*Kutipan halaman*:
● ● ● ● ● ● ●
Inilah Sejarah Rasa Takut Pada Manusia



Pada tanggal 30 Desember 1903, pagi hari, Iroquois Theatre di Chicago, AS, masih dilukiskan sebagai ‘kuil drama yang indah’, salah satu monumen modernisme penting di kota itu. Malam harinya, keagungan itu lenyap seketika tertimbun oleh abu enam ratus jasad manusia. Sekitar seribu orang lainnya berhasil menyelamatkan diri, dengan luka fisik dan batin. Teater yang dianggap paling sempurna di Amerika itu dimakan api, tinggal puing dengan korban teramat banyak lantaran fasilitas keselamatan yang buruk dan karena panik massa.

Kepanikan itu dilaporkan dalam nada apokaliptik: orang-orang melompat dari balkon ingin menyelamatkan diri, namun malah menuju kematian; saat itu lampu-lampu dipadamkan lantaran pertunjukan segera dimulai, dan tak seorang pun menyalakannya kembali ketika kepanikan terjadi; dalam ikhtiar menyelamatkan diri, sebagian pengunjung terjatuh dan terinjak-injak.

Setiap individu nyaris tidak siap menghadapi bencana tak terduga seperti itu. Ketika setiap individu dalam kerumunan dihinggapi rasa takut, panik massa tak terelakkan.

Tapi, apakah “takut” itu? Apa yang ditakutkan oleh massa di dalam gedung teater itu: api yang kian lama kian besar atau kematian yang tiba-tiba mengancam di saat mereka tidak siap menghadapi api, apa lagi kematian? Mengapa ada yang tidak takut kepada ular beracun, namun takut melihat seekor cicak jatuh dari langit-langit rumah? Mengapa respons emosional individu dan masyarakat beragam terhadap isu AIDS, teror, dan orang asing?

Dalam karyanya, Fear: A Cultural History, Joanna Bourke menunjukkan ikhtiarnya dalam menemukan jawaban atas berbagai pertanyaan perihal rasa takut. Bourke membuka Fear dengan pembahasan historis mengenai rasa takut akan kematian dan bencana.
● ● ● ● ● ● ●
*Lengkapi berikut ini*:
1. Jawablah pertanyaan berikut berdasarkan kutipan tentang rasa takut:
(a) Pada tanggal berapa Iroquois Theatre di Chicago masih dilukiskan sebagai "kuil drama yang indah"?
(b) Berapa kira-kira jumlah orang yang berhasil menyelamatkan diri?
(c) Apa judul karya Joanna Bourke yang disebut di bagian akhir?
2. Bagaimana kalimat "Setiap individu nyaris tidak siap menghadapi bencana tak terduga seperti itu." dari kutipan tentang rasa takut diterjemahkan ke dalam bahasa Inggris?
3. Kutiplah bagian kutipan tentang rasa takut dari "Pada tanggal 30" sampai "terjatuh dan terinjak-injak." tanpa mengubah apa pun.
Baris-baris di bawah ini merupakan bahan yang terpisah dari kutipan tentang rasa takut.

*Data yang diberikan*:
● ● ● ● ● ● ●
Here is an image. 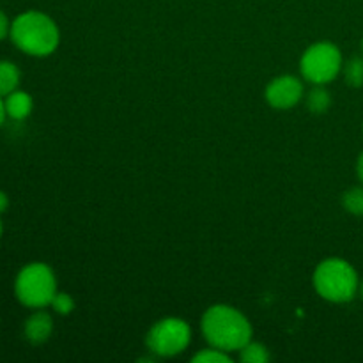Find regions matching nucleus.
Returning a JSON list of instances; mask_svg holds the SVG:
<instances>
[{"instance_id": "obj_1", "label": "nucleus", "mask_w": 363, "mask_h": 363, "mask_svg": "<svg viewBox=\"0 0 363 363\" xmlns=\"http://www.w3.org/2000/svg\"><path fill=\"white\" fill-rule=\"evenodd\" d=\"M204 339L216 350L225 353L240 351L252 340V326L248 319L230 305H213L202 315Z\"/></svg>"}, {"instance_id": "obj_2", "label": "nucleus", "mask_w": 363, "mask_h": 363, "mask_svg": "<svg viewBox=\"0 0 363 363\" xmlns=\"http://www.w3.org/2000/svg\"><path fill=\"white\" fill-rule=\"evenodd\" d=\"M9 38L14 46L27 55L48 57L59 46L60 32L48 14L27 11L13 20Z\"/></svg>"}, {"instance_id": "obj_3", "label": "nucleus", "mask_w": 363, "mask_h": 363, "mask_svg": "<svg viewBox=\"0 0 363 363\" xmlns=\"http://www.w3.org/2000/svg\"><path fill=\"white\" fill-rule=\"evenodd\" d=\"M314 287L318 294L332 303H347L360 291L357 269L339 257L319 262L314 272Z\"/></svg>"}, {"instance_id": "obj_4", "label": "nucleus", "mask_w": 363, "mask_h": 363, "mask_svg": "<svg viewBox=\"0 0 363 363\" xmlns=\"http://www.w3.org/2000/svg\"><path fill=\"white\" fill-rule=\"evenodd\" d=\"M14 294L18 301L28 308H45L57 294V280L52 268L45 262H30L23 266L14 280Z\"/></svg>"}, {"instance_id": "obj_5", "label": "nucleus", "mask_w": 363, "mask_h": 363, "mask_svg": "<svg viewBox=\"0 0 363 363\" xmlns=\"http://www.w3.org/2000/svg\"><path fill=\"white\" fill-rule=\"evenodd\" d=\"M342 53L333 43L321 41L308 46L300 60V69L305 80L314 85H326L342 71Z\"/></svg>"}, {"instance_id": "obj_6", "label": "nucleus", "mask_w": 363, "mask_h": 363, "mask_svg": "<svg viewBox=\"0 0 363 363\" xmlns=\"http://www.w3.org/2000/svg\"><path fill=\"white\" fill-rule=\"evenodd\" d=\"M191 340V328L184 319L165 318L151 326L147 333V347L158 357H176L183 353Z\"/></svg>"}, {"instance_id": "obj_7", "label": "nucleus", "mask_w": 363, "mask_h": 363, "mask_svg": "<svg viewBox=\"0 0 363 363\" xmlns=\"http://www.w3.org/2000/svg\"><path fill=\"white\" fill-rule=\"evenodd\" d=\"M303 98V84L293 74H282L273 78L266 87V101L277 110L293 108Z\"/></svg>"}, {"instance_id": "obj_8", "label": "nucleus", "mask_w": 363, "mask_h": 363, "mask_svg": "<svg viewBox=\"0 0 363 363\" xmlns=\"http://www.w3.org/2000/svg\"><path fill=\"white\" fill-rule=\"evenodd\" d=\"M53 332V321L52 315L48 312H45L43 308H38V312L30 315V318L25 321L23 326V333L25 339L28 340L30 344H43L50 339Z\"/></svg>"}, {"instance_id": "obj_9", "label": "nucleus", "mask_w": 363, "mask_h": 363, "mask_svg": "<svg viewBox=\"0 0 363 363\" xmlns=\"http://www.w3.org/2000/svg\"><path fill=\"white\" fill-rule=\"evenodd\" d=\"M4 105H6L7 116L14 121H21L28 117L32 108H34V101H32L30 94L25 91H18V89L4 98Z\"/></svg>"}, {"instance_id": "obj_10", "label": "nucleus", "mask_w": 363, "mask_h": 363, "mask_svg": "<svg viewBox=\"0 0 363 363\" xmlns=\"http://www.w3.org/2000/svg\"><path fill=\"white\" fill-rule=\"evenodd\" d=\"M21 73L18 66L11 60H0V96L6 98L20 85Z\"/></svg>"}, {"instance_id": "obj_11", "label": "nucleus", "mask_w": 363, "mask_h": 363, "mask_svg": "<svg viewBox=\"0 0 363 363\" xmlns=\"http://www.w3.org/2000/svg\"><path fill=\"white\" fill-rule=\"evenodd\" d=\"M330 105H332V96H330V92L323 85H315L307 94V108L312 113L328 112Z\"/></svg>"}, {"instance_id": "obj_12", "label": "nucleus", "mask_w": 363, "mask_h": 363, "mask_svg": "<svg viewBox=\"0 0 363 363\" xmlns=\"http://www.w3.org/2000/svg\"><path fill=\"white\" fill-rule=\"evenodd\" d=\"M240 360L245 363H266L269 360L268 347L261 342H248L240 350Z\"/></svg>"}, {"instance_id": "obj_13", "label": "nucleus", "mask_w": 363, "mask_h": 363, "mask_svg": "<svg viewBox=\"0 0 363 363\" xmlns=\"http://www.w3.org/2000/svg\"><path fill=\"white\" fill-rule=\"evenodd\" d=\"M344 80L351 87H362L363 85V59L362 57H353L342 66Z\"/></svg>"}, {"instance_id": "obj_14", "label": "nucleus", "mask_w": 363, "mask_h": 363, "mask_svg": "<svg viewBox=\"0 0 363 363\" xmlns=\"http://www.w3.org/2000/svg\"><path fill=\"white\" fill-rule=\"evenodd\" d=\"M342 206L347 213H351V215L363 216V188H350V190L342 195Z\"/></svg>"}, {"instance_id": "obj_15", "label": "nucleus", "mask_w": 363, "mask_h": 363, "mask_svg": "<svg viewBox=\"0 0 363 363\" xmlns=\"http://www.w3.org/2000/svg\"><path fill=\"white\" fill-rule=\"evenodd\" d=\"M194 362L199 363H230L229 353L222 350H216V347H209V350L201 351L194 357Z\"/></svg>"}, {"instance_id": "obj_16", "label": "nucleus", "mask_w": 363, "mask_h": 363, "mask_svg": "<svg viewBox=\"0 0 363 363\" xmlns=\"http://www.w3.org/2000/svg\"><path fill=\"white\" fill-rule=\"evenodd\" d=\"M50 305L60 315H67L74 311V300L67 293H57Z\"/></svg>"}, {"instance_id": "obj_17", "label": "nucleus", "mask_w": 363, "mask_h": 363, "mask_svg": "<svg viewBox=\"0 0 363 363\" xmlns=\"http://www.w3.org/2000/svg\"><path fill=\"white\" fill-rule=\"evenodd\" d=\"M9 34H11V21L9 18H7V14L0 9V41L6 39Z\"/></svg>"}, {"instance_id": "obj_18", "label": "nucleus", "mask_w": 363, "mask_h": 363, "mask_svg": "<svg viewBox=\"0 0 363 363\" xmlns=\"http://www.w3.org/2000/svg\"><path fill=\"white\" fill-rule=\"evenodd\" d=\"M7 208H9V197L6 195V191L0 190V215L7 211Z\"/></svg>"}, {"instance_id": "obj_19", "label": "nucleus", "mask_w": 363, "mask_h": 363, "mask_svg": "<svg viewBox=\"0 0 363 363\" xmlns=\"http://www.w3.org/2000/svg\"><path fill=\"white\" fill-rule=\"evenodd\" d=\"M357 176H358V179L363 183V152L358 156V160H357Z\"/></svg>"}, {"instance_id": "obj_20", "label": "nucleus", "mask_w": 363, "mask_h": 363, "mask_svg": "<svg viewBox=\"0 0 363 363\" xmlns=\"http://www.w3.org/2000/svg\"><path fill=\"white\" fill-rule=\"evenodd\" d=\"M6 105H4V98L2 96H0V126H2L4 124V119H6Z\"/></svg>"}, {"instance_id": "obj_21", "label": "nucleus", "mask_w": 363, "mask_h": 363, "mask_svg": "<svg viewBox=\"0 0 363 363\" xmlns=\"http://www.w3.org/2000/svg\"><path fill=\"white\" fill-rule=\"evenodd\" d=\"M2 233H4V225H2V220H0V238H2Z\"/></svg>"}, {"instance_id": "obj_22", "label": "nucleus", "mask_w": 363, "mask_h": 363, "mask_svg": "<svg viewBox=\"0 0 363 363\" xmlns=\"http://www.w3.org/2000/svg\"><path fill=\"white\" fill-rule=\"evenodd\" d=\"M360 294H362V298H363V282L360 284Z\"/></svg>"}, {"instance_id": "obj_23", "label": "nucleus", "mask_w": 363, "mask_h": 363, "mask_svg": "<svg viewBox=\"0 0 363 363\" xmlns=\"http://www.w3.org/2000/svg\"><path fill=\"white\" fill-rule=\"evenodd\" d=\"M362 48H363V39H362Z\"/></svg>"}, {"instance_id": "obj_24", "label": "nucleus", "mask_w": 363, "mask_h": 363, "mask_svg": "<svg viewBox=\"0 0 363 363\" xmlns=\"http://www.w3.org/2000/svg\"><path fill=\"white\" fill-rule=\"evenodd\" d=\"M362 130H363V128H362Z\"/></svg>"}]
</instances>
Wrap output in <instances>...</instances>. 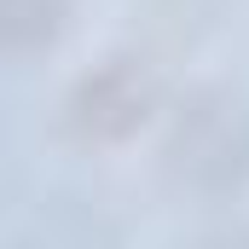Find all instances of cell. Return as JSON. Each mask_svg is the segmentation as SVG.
Here are the masks:
<instances>
[{
    "instance_id": "1",
    "label": "cell",
    "mask_w": 249,
    "mask_h": 249,
    "mask_svg": "<svg viewBox=\"0 0 249 249\" xmlns=\"http://www.w3.org/2000/svg\"><path fill=\"white\" fill-rule=\"evenodd\" d=\"M145 116V81L127 70V64H110L99 70L81 93H75V127L93 133V139H116Z\"/></svg>"
},
{
    "instance_id": "2",
    "label": "cell",
    "mask_w": 249,
    "mask_h": 249,
    "mask_svg": "<svg viewBox=\"0 0 249 249\" xmlns=\"http://www.w3.org/2000/svg\"><path fill=\"white\" fill-rule=\"evenodd\" d=\"M0 18H6V47L12 53H35L58 35L64 23V0H0Z\"/></svg>"
}]
</instances>
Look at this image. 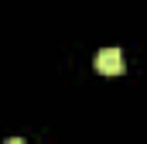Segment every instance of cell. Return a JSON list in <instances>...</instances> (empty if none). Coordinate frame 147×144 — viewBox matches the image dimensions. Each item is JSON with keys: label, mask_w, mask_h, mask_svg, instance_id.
<instances>
[{"label": "cell", "mask_w": 147, "mask_h": 144, "mask_svg": "<svg viewBox=\"0 0 147 144\" xmlns=\"http://www.w3.org/2000/svg\"><path fill=\"white\" fill-rule=\"evenodd\" d=\"M123 69H127V62H123V52H120V48H103V52L96 55V72H103V75H120Z\"/></svg>", "instance_id": "cell-1"}, {"label": "cell", "mask_w": 147, "mask_h": 144, "mask_svg": "<svg viewBox=\"0 0 147 144\" xmlns=\"http://www.w3.org/2000/svg\"><path fill=\"white\" fill-rule=\"evenodd\" d=\"M3 144H24V141H21V137H10V141H3Z\"/></svg>", "instance_id": "cell-2"}]
</instances>
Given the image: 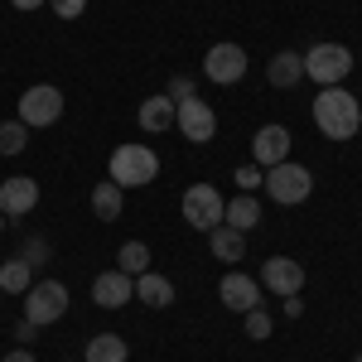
● ● ● ● ● ● ●
*Hasil latihan*:
1.
(a) 30 Desember 1903
(b) Sekitar seribu orang
(c) Fear: A Cultural History

2. Each individual is barely prepared to face an unexpected disaster like that.

3.
Pada tanggal 30 Desember 1903, pagi hari, Iroquois Theatre di Chicago, AS, masih dilukiskan sebagai ‘kuil drama yang indah’, salah satu monumen modernisme penting di kota itu. Malam harinya, keagungan itu lenyap seketika tertimbun oleh abu enam ratus jasad manusia. Sekitar seribu orang lainnya berhasil menyelamatkan diri, dengan luka fisik dan batin. Teater yang dianggap paling sempurna di Amerika itu dimakan api, tinggal puing dengan korban teramat banyak lantaran fasilitas keselamatan yang buruk dan karena panik massa.

Kepanikan itu dilaporkan dalam nada apokaliptik: orang-orang melompat dari balkon ingin menyelamatkan diri, namun malah menuju kematian; saat itu lampu-lampu dipadamkan lantaran pertunjukan segera dimulai, dan tak seorang pun menyalakannya kembali ketika kepanikan terjadi; dalam ikhtiar menyelamatkan diri, sebagian pengunjung terjatuh dan terinjak-injak.